Queria me lembrar quem foi o professor que me recomendou a leitura do livro “La Raison Gourmande” (A Razão Gulosa – Filosofia do Gosto), do francês Michel Onfray. Para agradecer.
No Prólogo, há uma passagem em que ele se recorda de uma manhã, quando comeu morangos no campo com o pai. Colher e experimentar a fruta madura e bem aquecida pelo sol, lavada em água gelada, gerou um momento de sublimação, tão grande, e até maior, do que os grandes vinhos ou as iguarias mais finas que o autor havia provado ao longo de uma vida “gourmande”.
Muito por conta desta história, tornou-se um livro essencial para mim, que exploro ao máximo a memória quando me sento para escrever, sobretudo sobre comida e os temas relacionados: as viagens, os vinhos e todo o resto que acompanhou esses momentos.
Evocar as lembranças afetivas inspira, e canaliza para as frases um pouco da emoção que sentimos ao provar algo de que gostamos, ou que experimentamos pela primeira vez, e que nos ativa mais que as papilas, mas também as recordações mais profundas.
É uma forma de tentar explicar o inexplicável.
A experiência sensorial do autor é, sobretudo, permeada pelo espanto de provar algo inédito. Algo conhecido, o morango. Mas, não assim: fresco por fora, e quente por dentro. Ao contrário do que estava habituado. Diferente, e melhor e mais marcante que todos os outros morangos. Por conta de algo tão simples e corriqueiro, quanto o sol e a água.
Eu me lembrei disso outro dia, quando estava quente e minha amoreira carregada. Muitas delas tão negras e maduras que já caiam de maduras, sujando o chão. Resolvi colher algumas, para comer com iogurte na manhã seguinte. Estavam quentes e suculentas, como o morango de Onfray. Devorei todas as que estavam neste ponto, e foi um momento sublime. Que inspirou este rascunho.
A metafísica do paladar.
Isso acontece quando a gente come algo sublime. Posso provar todos os estrogonofes do mundo, para mim nunca haverá um melhor do que o da Dona Irene.
O mesmo ocorre com a esfirra do Baalbeck, na Menescal. E com o croquete da Casa do Alemão. Viagens até os primeiros anos de vida, quando os sabores começam a nos atrair. E ficam gravados para sempre. E até mesmo norteiam as nossas preferências.

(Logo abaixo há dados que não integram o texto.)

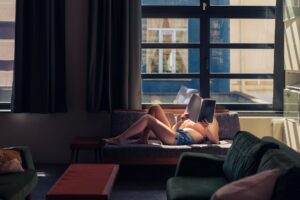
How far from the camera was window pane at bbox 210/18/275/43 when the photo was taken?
6.10 m

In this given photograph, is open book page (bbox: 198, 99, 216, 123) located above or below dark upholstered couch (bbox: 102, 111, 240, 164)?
above

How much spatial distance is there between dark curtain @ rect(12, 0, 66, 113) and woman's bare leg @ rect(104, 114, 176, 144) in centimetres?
113

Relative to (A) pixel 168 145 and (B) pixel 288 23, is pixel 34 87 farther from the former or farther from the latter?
(B) pixel 288 23

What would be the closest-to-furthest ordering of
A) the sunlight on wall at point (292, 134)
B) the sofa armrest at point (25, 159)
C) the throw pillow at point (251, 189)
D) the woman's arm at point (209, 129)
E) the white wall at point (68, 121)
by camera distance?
the throw pillow at point (251, 189) → the sofa armrest at point (25, 159) → the woman's arm at point (209, 129) → the sunlight on wall at point (292, 134) → the white wall at point (68, 121)

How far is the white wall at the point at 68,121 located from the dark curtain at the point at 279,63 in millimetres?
2164

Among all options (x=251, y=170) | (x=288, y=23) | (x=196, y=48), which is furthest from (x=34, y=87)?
(x=251, y=170)

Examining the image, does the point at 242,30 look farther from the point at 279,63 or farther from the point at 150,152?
the point at 150,152

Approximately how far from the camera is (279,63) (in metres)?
6.08

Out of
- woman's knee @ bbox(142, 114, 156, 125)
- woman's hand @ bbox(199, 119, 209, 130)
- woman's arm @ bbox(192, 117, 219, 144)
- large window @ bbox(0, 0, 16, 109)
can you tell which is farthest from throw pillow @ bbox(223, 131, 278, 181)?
large window @ bbox(0, 0, 16, 109)

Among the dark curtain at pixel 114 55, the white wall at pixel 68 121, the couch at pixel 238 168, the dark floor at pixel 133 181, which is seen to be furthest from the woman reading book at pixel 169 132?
the couch at pixel 238 168

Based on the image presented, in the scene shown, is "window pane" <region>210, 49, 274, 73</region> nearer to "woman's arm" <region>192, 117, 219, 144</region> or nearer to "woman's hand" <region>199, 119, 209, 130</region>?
→ "woman's arm" <region>192, 117, 219, 144</region>

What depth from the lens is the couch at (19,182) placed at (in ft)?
10.6

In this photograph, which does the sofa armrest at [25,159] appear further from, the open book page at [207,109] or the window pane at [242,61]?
the window pane at [242,61]

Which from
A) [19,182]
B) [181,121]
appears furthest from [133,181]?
[19,182]
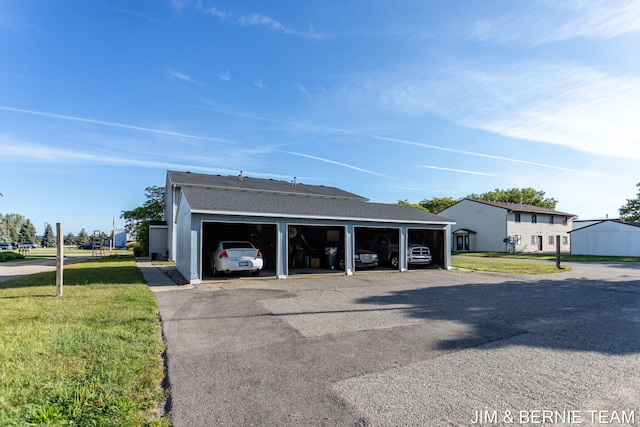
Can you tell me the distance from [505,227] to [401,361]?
1431 inches

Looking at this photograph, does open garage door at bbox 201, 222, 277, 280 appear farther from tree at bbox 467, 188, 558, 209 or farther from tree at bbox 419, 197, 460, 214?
tree at bbox 467, 188, 558, 209

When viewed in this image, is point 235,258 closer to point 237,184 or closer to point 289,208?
point 289,208

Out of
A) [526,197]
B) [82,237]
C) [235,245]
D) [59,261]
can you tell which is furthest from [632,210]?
[82,237]

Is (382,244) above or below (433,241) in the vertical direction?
below

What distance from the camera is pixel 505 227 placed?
35.8 m

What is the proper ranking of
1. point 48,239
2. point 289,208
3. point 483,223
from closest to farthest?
point 289,208 → point 483,223 → point 48,239

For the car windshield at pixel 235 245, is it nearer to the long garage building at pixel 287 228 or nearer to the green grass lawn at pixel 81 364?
the long garage building at pixel 287 228

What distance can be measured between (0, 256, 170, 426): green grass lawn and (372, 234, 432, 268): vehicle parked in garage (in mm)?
12391

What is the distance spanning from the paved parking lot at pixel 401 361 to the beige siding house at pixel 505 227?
97.6 ft

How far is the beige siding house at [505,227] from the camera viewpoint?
3622cm

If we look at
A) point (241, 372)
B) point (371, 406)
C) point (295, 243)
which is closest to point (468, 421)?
point (371, 406)

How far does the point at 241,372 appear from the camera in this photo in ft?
13.2

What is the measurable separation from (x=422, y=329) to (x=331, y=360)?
2260 millimetres

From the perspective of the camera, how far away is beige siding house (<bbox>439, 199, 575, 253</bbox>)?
119ft
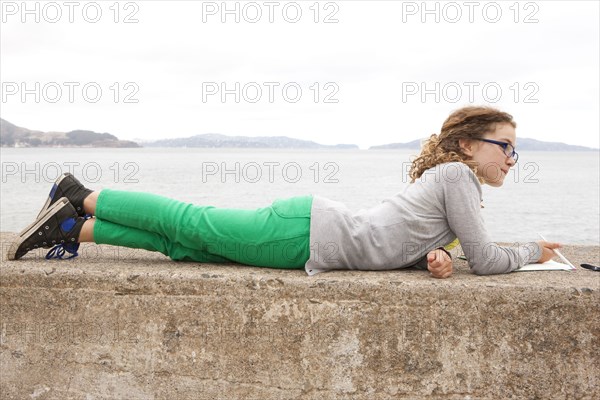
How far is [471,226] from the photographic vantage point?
2744 mm

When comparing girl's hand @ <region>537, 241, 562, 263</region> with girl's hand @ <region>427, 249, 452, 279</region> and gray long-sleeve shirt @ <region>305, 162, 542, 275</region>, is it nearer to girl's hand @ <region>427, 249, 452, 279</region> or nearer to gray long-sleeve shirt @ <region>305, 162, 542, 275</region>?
gray long-sleeve shirt @ <region>305, 162, 542, 275</region>

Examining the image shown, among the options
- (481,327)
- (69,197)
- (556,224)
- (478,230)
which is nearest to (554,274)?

Mas também pode ocorrer de um dia a gente se deparar com um sorvete monumental, batido na hora, servido de modo quase teatral, mais do que isso, operístico. Vem aquele assombro, o espanto, que segundo Ferreira Gullar – e eu concordo – é a inspiração dos poetas. Esse é melhor do que todos os outros. Por Nello Cassese, no Cipriani. Como o morango do Onfray, só que já na vida adulta, depois de provar milhares de sorvetes, em todos os cantos do mundo, encontrei um diferente e melhor que todos os outros.
E tantos pratos que nos lembramos para sempre. As rãs da avó do Bondoux, que voltei a provar na semana passada.
A sardinha com brioche e foie gras do Landgraf.
Ou gli agnolotti al plin di Lidia no Guido da Costigliole. Na temporada de trufas…
Tudo isso para dizer que eu recomendo a leitura deste livro, que faz a gente pensar.
Fui buscar na estante, e vou ler novamente. Já está no escritório. Não me atrevi sequer a reler o Prólogo. Vou estender esse prazer até a próxima semana. Porque durante os próximos dias quero refletir um pouco sobre o assunto antes de folhear essas saborosas e complexas páginas, profundas e também um tanto reveladoras.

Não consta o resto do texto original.